Here is more detailed information on each plant and their care:

Christmas Cactus – The flowers on this plant are available in pink, orange, red, white and you might also find yellow. As previously mentioned, the bloom time is December. You can grow these plants in a container soil but also might want to consider a cactus soil. Make sure the soil drains well and that the container has drainage holes.  Keep the plant in bright indirect light.  During the day a temperature of 70 degrees is optimal. In the evening it can go down to around 60 degrees. In the summer keep your plant out of direct sunlight (put it in a shady location in your garden) or an unheated porch until it gets too cold.

Water the plant when the top of the soil feels dry. Dowse the soil until the water runs through the pot’s drainage holes. Do not let the plant sit in water, so when you water the plant discard any excess water after any watering. When the plant is flowering it is important to water the plant well and to keep it cool. Fertilize, with a common houseplant fertilizer, every 2 weeks from Spring through early Fall, the rest of the time fertilize monthly.
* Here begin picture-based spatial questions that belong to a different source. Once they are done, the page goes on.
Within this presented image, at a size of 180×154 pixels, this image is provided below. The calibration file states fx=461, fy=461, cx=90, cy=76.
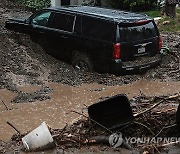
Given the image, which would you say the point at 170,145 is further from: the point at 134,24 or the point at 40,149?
the point at 134,24

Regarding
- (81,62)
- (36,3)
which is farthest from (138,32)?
(36,3)

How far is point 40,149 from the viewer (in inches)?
253

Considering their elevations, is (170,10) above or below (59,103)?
above

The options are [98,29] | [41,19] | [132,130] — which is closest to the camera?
[132,130]

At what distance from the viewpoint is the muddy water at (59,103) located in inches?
360

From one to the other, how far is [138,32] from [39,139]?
20.2 ft

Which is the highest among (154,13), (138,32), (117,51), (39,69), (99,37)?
(138,32)

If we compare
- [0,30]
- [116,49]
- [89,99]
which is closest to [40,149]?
[89,99]

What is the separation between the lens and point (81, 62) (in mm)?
12508

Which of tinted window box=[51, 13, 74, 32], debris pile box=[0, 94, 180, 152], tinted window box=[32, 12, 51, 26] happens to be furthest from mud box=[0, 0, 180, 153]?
debris pile box=[0, 94, 180, 152]

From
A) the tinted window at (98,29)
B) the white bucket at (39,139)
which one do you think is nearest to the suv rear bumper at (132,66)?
the tinted window at (98,29)

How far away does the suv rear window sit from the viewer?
11.6 m

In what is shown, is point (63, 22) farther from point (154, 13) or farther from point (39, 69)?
point (154, 13)

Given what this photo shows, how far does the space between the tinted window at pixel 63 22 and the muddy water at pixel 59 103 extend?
1798 mm
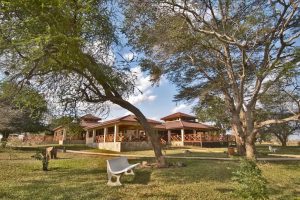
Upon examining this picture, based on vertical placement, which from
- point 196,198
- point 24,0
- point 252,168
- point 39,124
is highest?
point 24,0

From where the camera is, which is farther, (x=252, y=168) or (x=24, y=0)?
(x=24, y=0)

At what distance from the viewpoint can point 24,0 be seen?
896 cm

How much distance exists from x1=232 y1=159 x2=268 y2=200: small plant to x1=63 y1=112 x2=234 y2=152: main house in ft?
68.8

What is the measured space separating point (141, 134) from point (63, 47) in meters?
26.0

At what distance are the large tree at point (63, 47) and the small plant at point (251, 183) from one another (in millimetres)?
6618

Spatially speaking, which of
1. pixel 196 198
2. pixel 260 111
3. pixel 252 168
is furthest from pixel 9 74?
pixel 260 111

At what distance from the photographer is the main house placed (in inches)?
1214

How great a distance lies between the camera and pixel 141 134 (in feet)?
114

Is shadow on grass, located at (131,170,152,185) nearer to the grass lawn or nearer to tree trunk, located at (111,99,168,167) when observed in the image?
the grass lawn

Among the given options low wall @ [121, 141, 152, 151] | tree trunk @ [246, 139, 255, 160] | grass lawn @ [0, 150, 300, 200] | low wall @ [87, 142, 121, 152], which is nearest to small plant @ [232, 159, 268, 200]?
grass lawn @ [0, 150, 300, 200]

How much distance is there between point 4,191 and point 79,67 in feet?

Right before blooming time, your plant will need extended periods of darkness in order for it to flower. To help your plant put it in the basement for eight weeks. Once you see the buds have started on the ends of the leaves, put the plant back in its usual location. If you notice your plant has bud drop, make sure the plant has high humidity and even soil moisture. Also, don’t move the plant around as the stress could cause the flower buds to drop.  The plant starts growing upright but as it matures the leaves tend to arch downwards.

Christmas Cacti can be pruned in late Spring around June, which will inspire the plant to branch and blossoms. Just cut off a few sections of each stem.  You can use these cuttings to propagate new plants.

Thanksgiving Cactus – With this plant, you find flowers of many bright colors including pink, purple, golden yellow, orange, red and white.  The flowers are found at the ends of what look like flattened stems, or leaves, but these are actually called “joints”.  Buds form each year as early as September and flowers will appear between November and December.  Plants are almost certain to flower but the goal is to get masses of blooms. This cactus is also known as Crab or Yoke cacti.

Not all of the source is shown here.